Re: [PATCH] [RFC] Delayed parsing for bounds safety attributes

Martin Uecker Sat, 26 Jul 2025 01:05:52 -0700

Am Freitag, dem 25.07.2025 um 20:07 -0700 schrieb Bill Wendling:
> On Thu, Jul 24, 2025 at 2:53 PM Martin Uecker <ma.uec...@gmail.com> wrote:
> > Am Donnerstag, dem 24.07.2025 um 14:25 -0700 schrieb Bill Wendling:
> > > On Thu, Jul 24, 2025 at 8:03 AM Martin Uecker <ma.uec...@gmail.com> wrote:
> > > > Am Donnerstag, dem 24.07.2025 um 14:08 +0000 schrieb Aaron Ballman:
> > > > > On Wed, Jul 23, 2025 at 8:38 PM Martin Uecker <ma.uec...@gmail.com> 
> > > > > wrote:
> > > > TBH, I am not terrible convinced about this argument.
> > > > 
> > > > If I understood it correctly, the late parsing design seems to make
> > > > no distinctions between which identifiers is used, the local or
> > > > the global one and just prefers the local one if it exists, possibly
> > > > giving a warning if there is also a global one.
> > > 
> > > Yes...kinda. The order of name lookup would essentially be: field
> > > within a struct, any non-global scope, global scope. (As Kees pointed
> > > out, there would be times when we need to support function calls and
> > > counts in sub-structs, but those are handled by this convention.) The
> > > only part of this ordering that *isn't* part of normal C identifier
> > > resolution is the "field within a struct" part.
> > > 
> > The other big thing were it diverges from normal C identifier lookup
> > (and also C++ for most cases) which you miss in the description above,
> > is that it would pick up an identifier that comes later in the scope.
> > 
> > The following code prints 10 and not 20.  I think this is the much
> > bigger and more severe divergence.
> > 
> > int main()
> > {
> >     int n = 10;
> >     {
> >         printf("%d\n", n);
> >         int n = 20;
> >     }
> > }
> 
> I brought this exact argument up early on in the Bounds Safety RFC
> phase and was assured that none of the developers were confused about
> name resolutions.


There are different opinions about this.  But all what I wanted to point
out is that the new lookup rules would go against the current C's name
lookup rules.  

I will try to explain a bit more why I think this is an issue for C.

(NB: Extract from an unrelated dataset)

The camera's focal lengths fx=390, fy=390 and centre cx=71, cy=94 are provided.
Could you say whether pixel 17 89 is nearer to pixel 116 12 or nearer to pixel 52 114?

Let me start by saying that I totally get that

struct foo {
  char *buf __counted_by(size * 4);
  size_t size;
};

looks nice and is very intuitive by itself.   But the simple examples
are not what worry me.  For example, is entirely different in more
complex examples, e.g. when all of it expanded from a macro.

#define FOO(element_size)                               \
struct foo {                                            \
  char *buf __counted_by(size * (element_size));        \
        /* a lot of other things */                     \
  size_t size;
};

Suddenly you have to worry about name collision of anything
contained in the macro argument with something which may occur
inside the structure.

Now, if all you care is annotating shared C / C++ headers, then you may
not worry about this too much and find that the rules work perfectly
for you.  Which probably epxlains why all C++ programmers are perfectly
happy with this.

But if you write C code it is an entirely different story, then you
have to worry about this. And such code is common in C.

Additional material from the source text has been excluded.